### Exercise objective
Copy the material from its beginning through the line containing "5. the terracotta", replacing "church dome" with "cathedral dome" and leaving everything else unchanged.

▬▬▬

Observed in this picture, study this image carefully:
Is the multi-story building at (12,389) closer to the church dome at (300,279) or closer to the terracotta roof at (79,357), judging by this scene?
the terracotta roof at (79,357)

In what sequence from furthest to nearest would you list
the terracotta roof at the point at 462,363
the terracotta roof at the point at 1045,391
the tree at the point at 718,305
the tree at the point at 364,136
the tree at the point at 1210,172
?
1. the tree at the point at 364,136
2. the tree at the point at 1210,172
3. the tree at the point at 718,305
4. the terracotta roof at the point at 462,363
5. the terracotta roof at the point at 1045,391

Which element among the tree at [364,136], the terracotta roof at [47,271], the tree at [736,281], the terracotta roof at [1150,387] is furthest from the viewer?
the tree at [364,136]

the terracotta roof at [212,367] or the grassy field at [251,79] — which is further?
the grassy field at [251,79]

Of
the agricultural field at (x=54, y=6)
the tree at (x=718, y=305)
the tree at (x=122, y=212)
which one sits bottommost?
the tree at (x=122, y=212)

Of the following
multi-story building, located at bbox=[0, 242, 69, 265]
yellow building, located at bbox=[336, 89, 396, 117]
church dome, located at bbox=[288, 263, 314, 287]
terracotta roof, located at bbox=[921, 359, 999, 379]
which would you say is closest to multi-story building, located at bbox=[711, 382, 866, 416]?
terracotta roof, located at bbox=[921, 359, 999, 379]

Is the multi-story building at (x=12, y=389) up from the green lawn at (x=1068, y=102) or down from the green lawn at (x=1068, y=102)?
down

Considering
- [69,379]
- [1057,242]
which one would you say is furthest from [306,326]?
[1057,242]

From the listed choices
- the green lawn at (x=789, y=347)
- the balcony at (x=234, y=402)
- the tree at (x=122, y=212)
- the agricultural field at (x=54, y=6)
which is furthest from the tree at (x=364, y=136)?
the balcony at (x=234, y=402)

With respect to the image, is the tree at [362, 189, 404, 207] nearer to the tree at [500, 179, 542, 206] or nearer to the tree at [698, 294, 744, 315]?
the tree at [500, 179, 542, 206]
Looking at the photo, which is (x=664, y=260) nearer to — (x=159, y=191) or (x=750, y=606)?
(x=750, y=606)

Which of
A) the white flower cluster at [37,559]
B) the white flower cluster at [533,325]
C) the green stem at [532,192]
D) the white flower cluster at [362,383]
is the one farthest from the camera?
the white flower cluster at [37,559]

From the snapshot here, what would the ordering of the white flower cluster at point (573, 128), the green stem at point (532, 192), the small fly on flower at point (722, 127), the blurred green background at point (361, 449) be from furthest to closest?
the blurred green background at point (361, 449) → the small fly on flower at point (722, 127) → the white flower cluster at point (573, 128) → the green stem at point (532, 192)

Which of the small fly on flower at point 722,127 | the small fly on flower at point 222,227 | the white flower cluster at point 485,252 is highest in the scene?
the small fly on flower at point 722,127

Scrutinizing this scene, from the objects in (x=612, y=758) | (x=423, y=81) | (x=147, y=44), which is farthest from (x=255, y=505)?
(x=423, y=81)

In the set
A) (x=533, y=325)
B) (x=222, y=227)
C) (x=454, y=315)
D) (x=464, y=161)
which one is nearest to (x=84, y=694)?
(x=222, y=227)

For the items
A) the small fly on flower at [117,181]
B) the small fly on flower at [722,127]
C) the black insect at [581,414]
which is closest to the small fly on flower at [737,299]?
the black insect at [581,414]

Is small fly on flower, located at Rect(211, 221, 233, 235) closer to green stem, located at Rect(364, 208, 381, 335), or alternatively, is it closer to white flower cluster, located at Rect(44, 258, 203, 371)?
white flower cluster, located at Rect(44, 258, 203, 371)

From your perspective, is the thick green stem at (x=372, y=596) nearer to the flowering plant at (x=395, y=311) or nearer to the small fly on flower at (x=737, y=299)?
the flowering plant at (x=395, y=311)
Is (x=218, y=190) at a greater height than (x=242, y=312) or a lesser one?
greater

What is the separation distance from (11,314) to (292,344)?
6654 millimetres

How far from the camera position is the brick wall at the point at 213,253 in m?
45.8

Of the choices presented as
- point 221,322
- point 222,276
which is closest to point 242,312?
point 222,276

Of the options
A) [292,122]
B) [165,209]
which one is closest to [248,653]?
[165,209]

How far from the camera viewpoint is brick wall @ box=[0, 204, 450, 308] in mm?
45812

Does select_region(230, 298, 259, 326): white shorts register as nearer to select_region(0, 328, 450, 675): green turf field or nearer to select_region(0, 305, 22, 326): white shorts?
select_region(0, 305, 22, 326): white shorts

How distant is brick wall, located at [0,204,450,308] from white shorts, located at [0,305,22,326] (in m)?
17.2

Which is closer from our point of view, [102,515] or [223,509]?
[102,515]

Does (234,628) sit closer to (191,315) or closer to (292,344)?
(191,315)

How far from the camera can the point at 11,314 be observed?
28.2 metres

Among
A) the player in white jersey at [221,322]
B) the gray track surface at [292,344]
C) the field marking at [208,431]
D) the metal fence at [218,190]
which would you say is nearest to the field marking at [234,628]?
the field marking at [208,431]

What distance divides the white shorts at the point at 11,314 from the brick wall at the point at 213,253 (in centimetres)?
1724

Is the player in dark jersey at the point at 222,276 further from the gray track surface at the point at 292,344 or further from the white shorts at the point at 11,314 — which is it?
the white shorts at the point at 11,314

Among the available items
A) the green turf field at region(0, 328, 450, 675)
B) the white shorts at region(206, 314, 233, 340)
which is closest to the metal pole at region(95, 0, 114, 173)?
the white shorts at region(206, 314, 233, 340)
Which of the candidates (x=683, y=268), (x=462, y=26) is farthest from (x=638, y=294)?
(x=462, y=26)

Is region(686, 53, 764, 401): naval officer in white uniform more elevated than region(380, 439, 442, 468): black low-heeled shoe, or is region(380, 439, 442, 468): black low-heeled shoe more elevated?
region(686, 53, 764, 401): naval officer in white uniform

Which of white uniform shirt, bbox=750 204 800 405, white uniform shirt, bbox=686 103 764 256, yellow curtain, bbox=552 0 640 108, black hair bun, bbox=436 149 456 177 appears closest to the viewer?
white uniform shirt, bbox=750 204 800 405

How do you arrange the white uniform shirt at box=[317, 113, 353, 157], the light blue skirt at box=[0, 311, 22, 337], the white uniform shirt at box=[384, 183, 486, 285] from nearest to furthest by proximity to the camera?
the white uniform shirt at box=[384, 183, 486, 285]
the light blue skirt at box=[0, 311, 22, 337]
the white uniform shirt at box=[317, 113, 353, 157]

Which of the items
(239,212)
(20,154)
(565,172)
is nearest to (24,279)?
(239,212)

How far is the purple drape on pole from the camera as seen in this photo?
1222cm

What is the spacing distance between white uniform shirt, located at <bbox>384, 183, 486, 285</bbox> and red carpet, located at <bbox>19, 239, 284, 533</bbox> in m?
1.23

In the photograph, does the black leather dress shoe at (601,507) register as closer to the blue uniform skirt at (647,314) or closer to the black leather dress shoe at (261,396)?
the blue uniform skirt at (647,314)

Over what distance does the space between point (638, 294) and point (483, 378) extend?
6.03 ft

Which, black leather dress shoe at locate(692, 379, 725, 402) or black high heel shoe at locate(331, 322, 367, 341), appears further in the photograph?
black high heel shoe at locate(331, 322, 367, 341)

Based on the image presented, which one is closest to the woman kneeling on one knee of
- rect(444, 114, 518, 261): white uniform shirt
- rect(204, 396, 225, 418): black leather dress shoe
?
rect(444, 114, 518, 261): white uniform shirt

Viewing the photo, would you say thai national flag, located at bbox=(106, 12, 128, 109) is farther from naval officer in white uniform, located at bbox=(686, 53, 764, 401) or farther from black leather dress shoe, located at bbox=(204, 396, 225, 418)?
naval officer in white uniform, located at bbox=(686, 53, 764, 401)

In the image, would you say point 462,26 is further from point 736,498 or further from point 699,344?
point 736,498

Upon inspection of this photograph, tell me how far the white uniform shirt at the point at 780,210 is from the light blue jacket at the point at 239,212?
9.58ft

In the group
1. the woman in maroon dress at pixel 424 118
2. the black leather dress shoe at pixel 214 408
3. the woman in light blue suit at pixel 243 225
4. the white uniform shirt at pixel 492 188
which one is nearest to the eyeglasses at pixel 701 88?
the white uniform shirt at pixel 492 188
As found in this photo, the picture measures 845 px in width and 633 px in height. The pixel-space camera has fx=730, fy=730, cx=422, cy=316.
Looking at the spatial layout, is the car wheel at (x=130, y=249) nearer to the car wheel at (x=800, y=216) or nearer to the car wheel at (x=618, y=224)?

▬▬▬

### Solution for this task
Observed in this picture, study this image carefully:
Is the multi-story building at (12,389) closer to the cathedral dome at (300,279) or closer to the terracotta roof at (79,357), judging by this scene?
the terracotta roof at (79,357)

In what sequence from furthest to nearest would you list
the terracotta roof at the point at 462,363
the terracotta roof at the point at 1045,391
the tree at the point at 718,305
the tree at the point at 364,136
the tree at the point at 1210,172
?
1. the tree at the point at 364,136
2. the tree at the point at 1210,172
3. the tree at the point at 718,305
4. the terracotta roof at the point at 462,363
5. the terracotta roof at the point at 1045,391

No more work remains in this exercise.